Here’s the dirty secret of delivering meals to our door: It costs a fortune, and almost everyone involved in getting food to our homes hates it.

For years, many restaurants have gritted their teeth and worked with food delivery companies like Uber Eats and DoorDash, hoping they’d get enough new customers to make the fees they pay worthwhile.
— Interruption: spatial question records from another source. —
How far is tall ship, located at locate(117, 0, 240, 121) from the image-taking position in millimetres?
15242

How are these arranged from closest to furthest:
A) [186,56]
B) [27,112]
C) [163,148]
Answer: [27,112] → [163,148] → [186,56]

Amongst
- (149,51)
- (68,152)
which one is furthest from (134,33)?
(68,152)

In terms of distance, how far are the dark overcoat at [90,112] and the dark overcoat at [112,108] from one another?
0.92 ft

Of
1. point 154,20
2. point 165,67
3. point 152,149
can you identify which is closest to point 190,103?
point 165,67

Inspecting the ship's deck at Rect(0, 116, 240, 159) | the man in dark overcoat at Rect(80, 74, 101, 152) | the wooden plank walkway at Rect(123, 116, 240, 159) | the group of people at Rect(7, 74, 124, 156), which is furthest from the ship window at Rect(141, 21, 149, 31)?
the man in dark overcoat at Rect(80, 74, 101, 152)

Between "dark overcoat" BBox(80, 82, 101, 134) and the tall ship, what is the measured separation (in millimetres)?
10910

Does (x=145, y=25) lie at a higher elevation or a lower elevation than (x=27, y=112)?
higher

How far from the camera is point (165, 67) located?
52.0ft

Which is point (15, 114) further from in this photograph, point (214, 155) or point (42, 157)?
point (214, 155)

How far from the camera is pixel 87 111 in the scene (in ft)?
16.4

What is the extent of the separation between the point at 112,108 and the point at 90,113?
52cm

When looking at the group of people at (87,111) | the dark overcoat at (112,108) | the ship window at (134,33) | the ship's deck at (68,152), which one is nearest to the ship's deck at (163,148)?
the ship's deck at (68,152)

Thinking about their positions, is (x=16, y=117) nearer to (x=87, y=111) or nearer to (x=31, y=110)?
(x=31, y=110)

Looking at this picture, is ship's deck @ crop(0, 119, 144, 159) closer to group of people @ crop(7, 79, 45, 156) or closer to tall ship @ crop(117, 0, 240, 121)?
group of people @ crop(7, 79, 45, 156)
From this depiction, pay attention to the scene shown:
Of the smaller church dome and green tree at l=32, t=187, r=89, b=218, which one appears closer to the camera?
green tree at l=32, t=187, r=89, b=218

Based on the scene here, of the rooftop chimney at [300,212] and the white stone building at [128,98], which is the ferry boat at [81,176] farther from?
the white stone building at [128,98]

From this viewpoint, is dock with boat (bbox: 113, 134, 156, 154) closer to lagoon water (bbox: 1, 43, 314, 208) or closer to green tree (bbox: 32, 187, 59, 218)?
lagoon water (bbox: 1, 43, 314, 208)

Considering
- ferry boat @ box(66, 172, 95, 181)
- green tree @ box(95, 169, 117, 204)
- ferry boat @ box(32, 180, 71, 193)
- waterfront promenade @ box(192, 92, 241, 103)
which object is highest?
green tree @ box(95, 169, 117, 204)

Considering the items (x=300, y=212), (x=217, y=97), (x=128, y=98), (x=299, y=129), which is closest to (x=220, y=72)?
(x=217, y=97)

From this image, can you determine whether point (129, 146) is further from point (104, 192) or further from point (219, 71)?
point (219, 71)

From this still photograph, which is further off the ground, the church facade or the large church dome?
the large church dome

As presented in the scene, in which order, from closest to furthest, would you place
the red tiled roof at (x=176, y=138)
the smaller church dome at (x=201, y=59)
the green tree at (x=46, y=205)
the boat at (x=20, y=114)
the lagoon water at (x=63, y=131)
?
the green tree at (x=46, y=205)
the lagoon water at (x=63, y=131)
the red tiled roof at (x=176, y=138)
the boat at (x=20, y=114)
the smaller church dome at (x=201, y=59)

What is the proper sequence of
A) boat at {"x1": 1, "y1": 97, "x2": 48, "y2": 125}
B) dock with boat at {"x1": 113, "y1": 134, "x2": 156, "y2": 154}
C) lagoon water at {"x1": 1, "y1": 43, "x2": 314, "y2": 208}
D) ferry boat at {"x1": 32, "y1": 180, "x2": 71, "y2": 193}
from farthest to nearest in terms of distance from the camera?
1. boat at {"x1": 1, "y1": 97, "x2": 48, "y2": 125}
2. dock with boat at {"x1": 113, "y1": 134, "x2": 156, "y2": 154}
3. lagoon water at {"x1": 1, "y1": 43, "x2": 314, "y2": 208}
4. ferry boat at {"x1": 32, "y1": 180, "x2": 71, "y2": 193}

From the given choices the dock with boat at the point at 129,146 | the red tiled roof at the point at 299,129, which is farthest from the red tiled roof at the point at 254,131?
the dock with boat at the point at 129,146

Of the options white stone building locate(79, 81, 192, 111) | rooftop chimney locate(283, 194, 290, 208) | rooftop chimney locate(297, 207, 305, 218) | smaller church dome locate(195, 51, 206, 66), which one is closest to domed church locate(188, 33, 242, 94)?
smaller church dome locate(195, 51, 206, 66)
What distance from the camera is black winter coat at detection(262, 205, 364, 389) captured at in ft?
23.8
The food delivery companies mostly lost money on each order, but they hoped they eventually could stop the bleeding. (Some of them also said they believed that deliveries with driverless vehicles would fix their losses, but, ahem. See above.)

The true cost of food delivery is a brutal economic reality that most of us never consider, unless we investigate the hidden markups on our cheeseburger dinners.

But now it gets interesting. My colleagues Mike Isaac and Kate Conger wrote on Tuesday about the food ordering companies Uber and Grubhub possibly merging. I’ll let my friends at the DealBook newsletter give you the details.

What you need to know is the food delivery companies likely believe their future depends on mushing together to get big and muscular enough to raise prices for restaurants and for diners like us.

Food delivery is here to stay, probably. We’ll all just have to pay more for it.

Before we go …

  • Ready the troops for a misinformation war: My colleague Kevin Roose worries that anti-vaccine activists will spin reasonable concerns about a potential coronavirus vaccine “into widespread, unfounded fears about its safety.” He says that public health officials, internet companies and all of us must lay the groundwork now to restore people’s faith in medicine, stop bogus information from spreading and reach loved ones who are susceptible to anti-vaccine propaganda.
  • Hooray, innovation in fraud! Brian X. Chen, The Times’s consumer technology writer, has practical advice to spot and stop pandemic-related scams, which are now everywhere.
  • Fighting technology surveillance, with technology: Tech-savvy Indians are finding workarounds to what they believe are their government’s invasive tactics with its coronavirus-tracking app, BuzzFeed News reported.

Hugs to this

This cat does NOT look amused at the human dancing behind it. That judgmental stare at the camera is everything.